# Passage
────────────────────
# Chances of getting a small personal loan from CU



## mbc355 (5 Sep 2019)

Slightly ridiculous, but right now I'm between jobs (finished college last year, still not sure what I want to do as a career so have been effectively living off of savings as I worked during college) and I'm not in receipt of social welfare payments - what are my chances of being granted a €500 personal loan? I'd easily be able to pay it back within three years because of savings, and i don't have other expenses such as car / rent / other loans (I live at home, was lucky enough to do so during college too) but I'm not sure if the credit union will see it that way because I have no income to speak of. I've been applying for jobs but haven't had much luck, came close to several but it hasn't been my year. From what I can see on various CU sites you need to provide either payslips or proof of social welfare payment to apply for a loan, it doesn't say anything about those not in receipt of income. Obviously I hope to be in receipt of income by the end of this year, but neither myself nor the CU can guarantee that. Any help much appreciated!


----------



## Protocol (5 Sep 2019)

Would you give a loan to somebody with no income?


----------



## noproblem (5 Sep 2019)
────────────────────
# Dataset excerpt
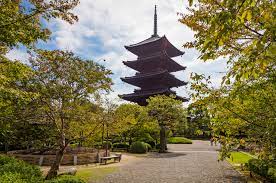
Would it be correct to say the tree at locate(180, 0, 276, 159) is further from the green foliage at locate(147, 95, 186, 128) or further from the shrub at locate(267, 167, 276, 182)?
────────────────────
# Given request
Write the next part of the forum thread on getting a small credit union loan, starting from the point where it stops. The material plays no part in what comes next.

# Task response
"what are my chances of being granted a €500 personal loan? I'd easily be able to pay it back within three years because of savings"

You have me confused on the above. You have no income, no job, you want a loan of €500 and you'll pay it from savings?????????? What exactly did you graduate in?


----------



## Laughahalla (5 Sep 2019)

Hi mbc355,
Hang on in there.
Try stay away from borrowing money . Particularly those loan companies that prey on vulnerable people at extortionate interest.
Don't fall into the debt trap. That's all it is , a trap. You'll never get out of it.
Can you share what you need the money for and what you studied in college. you will get better advice if you give more information.
Are you living in or near a town or city. Might be more opportunity to get work if you are.

I recommend you try to pick up any work and try to bring in some money. It doesn't have to be in your field of study. Just something that gets you going. You can continue to look for your ideal job at the same time.

good luck.


----------



## eisfspike (10 Sep 2019)

To be fair the OP had a genuine question and may not be as expereinced as some of us. Bad form on some of the 'smart' responses above, the purpose of this forum is to educate/advise people who don't have all the answers not riddicule them.  OP good avice from Laughahalla above maybe consider this strategy.


----------



## so-crates (10 Sep 2019)

Leaving aside the question of income, if you have €500 in savings then you are better off using that first. If you borrow €500 (assuming they are willing to loan it) you could end up paying back €50 extra for the privilege even to credible lenders. If you have no income, does it not make more sense to loan yourself the €500?

They are unlikely to go for it as you have no income and the amount is low so it may be uneconomical for them to loan it.


----------



## dereko1969 (10 Sep 2019)

Are you a member of a Credit Union already? If yes, do you have any savings in that credit union?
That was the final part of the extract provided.